LLM-empowered Chatbots for Psychiatrist and Patient Simulation: Application and Evaluation
Siyuan Chen, Mengyue Wu, Kenny Q. Zhu, Kunyao Lan, Zhiling Zhang, Lyuchun Cui
TL;DR
This work addresses the lack of validated chatbots for psychiatric outpatient diagnosis by developing LLM-powered doctor and patient simulators using ChatGPT. It adopts a three-phase, human-centered design with iterative prompt engineering and a dual evaluation framework combining human judgments and automatic metrics, validated by real depression patients and psychiatrists. Key contributions include formalizing the task, establishing an evaluation framework tailored to diagnostic conversations, and demonstrating that carefully designed prompts can yield feasible, empathetic, and patient-like interactions in professional domains. The findings highlight design trade-offs and offer guidance for scalable psychiatric screening tools and medical education applications, while outlining ethical safeguards for data privacy and participant welfare.
Abstract
Empowering chatbots in the field of mental health is receiving increasing amount of attention, while there still lacks exploration in developing and evaluating chatbots in psychiatric outpatient scenarios.

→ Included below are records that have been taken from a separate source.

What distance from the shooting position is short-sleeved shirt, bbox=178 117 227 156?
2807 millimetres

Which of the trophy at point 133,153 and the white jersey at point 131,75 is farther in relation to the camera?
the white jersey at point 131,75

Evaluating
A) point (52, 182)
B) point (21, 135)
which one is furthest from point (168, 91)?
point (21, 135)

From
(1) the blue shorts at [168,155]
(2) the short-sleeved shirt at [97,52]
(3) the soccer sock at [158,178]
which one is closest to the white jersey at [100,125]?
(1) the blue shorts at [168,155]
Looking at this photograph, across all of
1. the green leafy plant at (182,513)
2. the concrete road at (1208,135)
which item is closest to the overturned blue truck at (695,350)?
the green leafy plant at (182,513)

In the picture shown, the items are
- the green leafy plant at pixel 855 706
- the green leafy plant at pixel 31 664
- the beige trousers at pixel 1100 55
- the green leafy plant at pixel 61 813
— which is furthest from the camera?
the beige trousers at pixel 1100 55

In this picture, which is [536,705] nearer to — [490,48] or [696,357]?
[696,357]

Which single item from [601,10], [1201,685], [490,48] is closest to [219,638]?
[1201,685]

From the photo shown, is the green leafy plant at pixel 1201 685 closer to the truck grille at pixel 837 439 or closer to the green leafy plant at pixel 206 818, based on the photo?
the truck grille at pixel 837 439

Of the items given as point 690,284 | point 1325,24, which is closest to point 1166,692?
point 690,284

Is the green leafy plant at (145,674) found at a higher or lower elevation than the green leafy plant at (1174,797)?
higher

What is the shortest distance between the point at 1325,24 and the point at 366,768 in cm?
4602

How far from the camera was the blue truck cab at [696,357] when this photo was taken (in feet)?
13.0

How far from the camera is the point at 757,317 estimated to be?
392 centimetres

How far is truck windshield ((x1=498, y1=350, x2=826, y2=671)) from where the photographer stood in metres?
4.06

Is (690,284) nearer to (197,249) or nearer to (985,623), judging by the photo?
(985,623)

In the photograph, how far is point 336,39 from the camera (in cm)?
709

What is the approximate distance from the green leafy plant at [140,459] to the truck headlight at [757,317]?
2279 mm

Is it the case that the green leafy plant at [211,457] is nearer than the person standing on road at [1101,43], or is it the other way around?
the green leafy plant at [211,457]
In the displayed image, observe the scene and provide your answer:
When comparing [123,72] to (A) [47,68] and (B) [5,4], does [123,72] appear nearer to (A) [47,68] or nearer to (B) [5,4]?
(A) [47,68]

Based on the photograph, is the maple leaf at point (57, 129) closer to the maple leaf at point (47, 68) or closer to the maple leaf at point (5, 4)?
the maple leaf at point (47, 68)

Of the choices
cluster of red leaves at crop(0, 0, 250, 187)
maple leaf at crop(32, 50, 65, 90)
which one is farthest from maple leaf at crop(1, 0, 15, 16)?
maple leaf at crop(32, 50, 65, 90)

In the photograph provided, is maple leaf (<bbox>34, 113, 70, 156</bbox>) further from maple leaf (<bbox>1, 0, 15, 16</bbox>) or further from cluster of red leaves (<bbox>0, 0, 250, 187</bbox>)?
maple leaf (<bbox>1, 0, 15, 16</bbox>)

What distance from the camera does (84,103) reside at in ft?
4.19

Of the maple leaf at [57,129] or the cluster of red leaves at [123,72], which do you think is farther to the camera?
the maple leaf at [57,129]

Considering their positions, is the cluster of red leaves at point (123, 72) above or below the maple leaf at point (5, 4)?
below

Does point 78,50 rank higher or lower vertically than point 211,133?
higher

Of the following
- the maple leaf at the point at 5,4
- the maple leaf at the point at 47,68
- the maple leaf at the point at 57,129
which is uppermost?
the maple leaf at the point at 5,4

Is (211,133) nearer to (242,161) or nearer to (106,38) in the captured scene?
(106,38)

In this work, we focus on exploring the potential of ChatGPT in powering chatbots for psychiatrist and patient simulation. We collaborate with psychiatrists to identify objectives and iteratively develop the dialogue system to closely align with real-world scenarios. In the evaluation experiments, we recruit real psychiatrists and patients to engage in diagnostic conversations with the chatbots, collecting their ratings for assessment. Our findings demonstrate the feasibility of using ChatGPT-powered chatbots in psychiatric scenarios and explore the impact of prompt designs on chatbot behavior and user experience.